Data for this task
┄┄┄┄┄┄

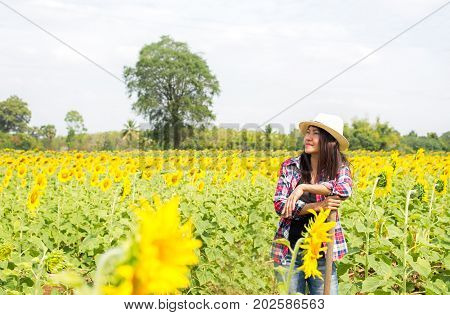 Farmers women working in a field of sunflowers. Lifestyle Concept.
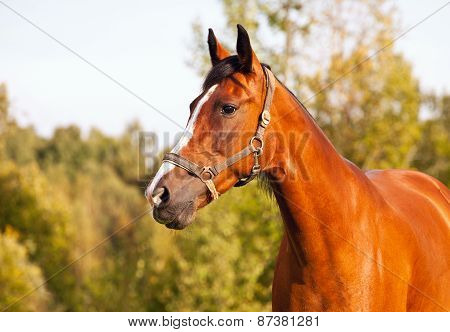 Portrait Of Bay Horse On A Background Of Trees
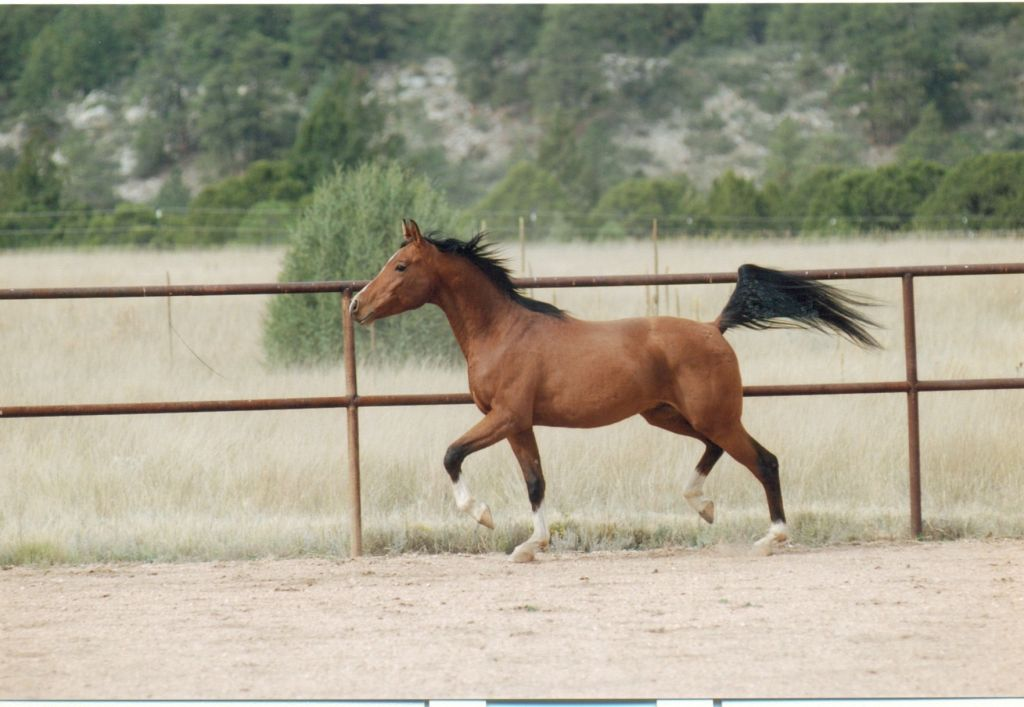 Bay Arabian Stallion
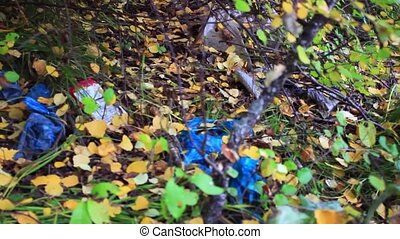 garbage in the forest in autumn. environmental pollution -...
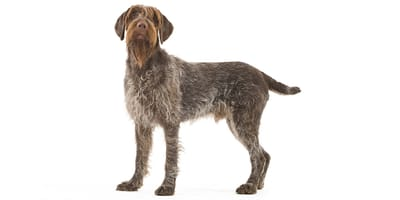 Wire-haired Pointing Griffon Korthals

┄┄┄┄┄┄

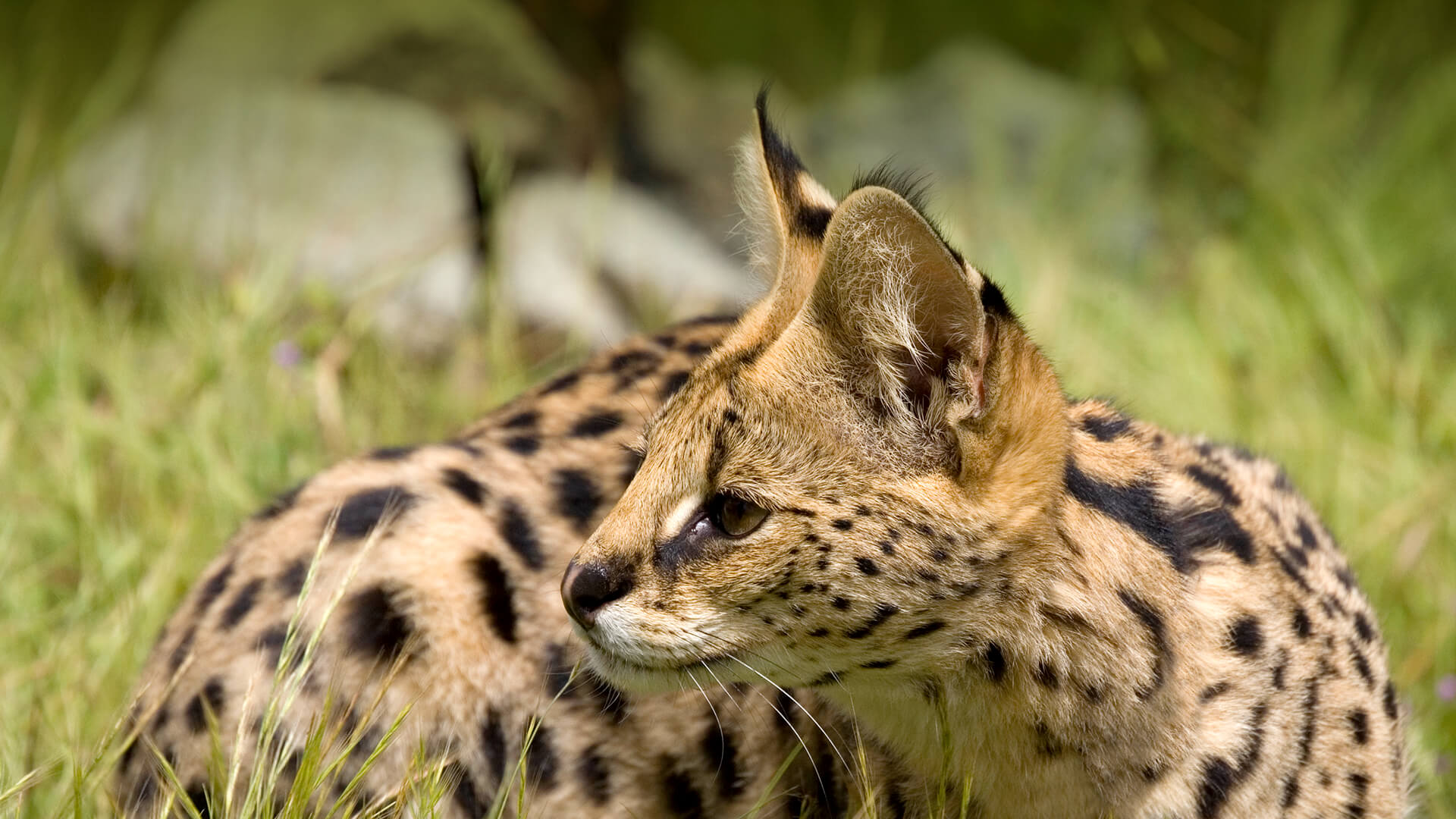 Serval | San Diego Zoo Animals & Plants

┄┄┄┄┄┄

Exercise description
With the pictures omitted, copy the entries above exactly from the line containing "Portrait Of Bay" through the line containing "Wire-haired Pointing Griffon Korthals", both lines included.

Answer for this exercise
 Portrait Of Bay Horse On A Background Of Trees
 Bay Arabian Stallion
 garbage in the forest in autumn. environmental pollution -...
 Wire-haired Pointing Griffon Korthals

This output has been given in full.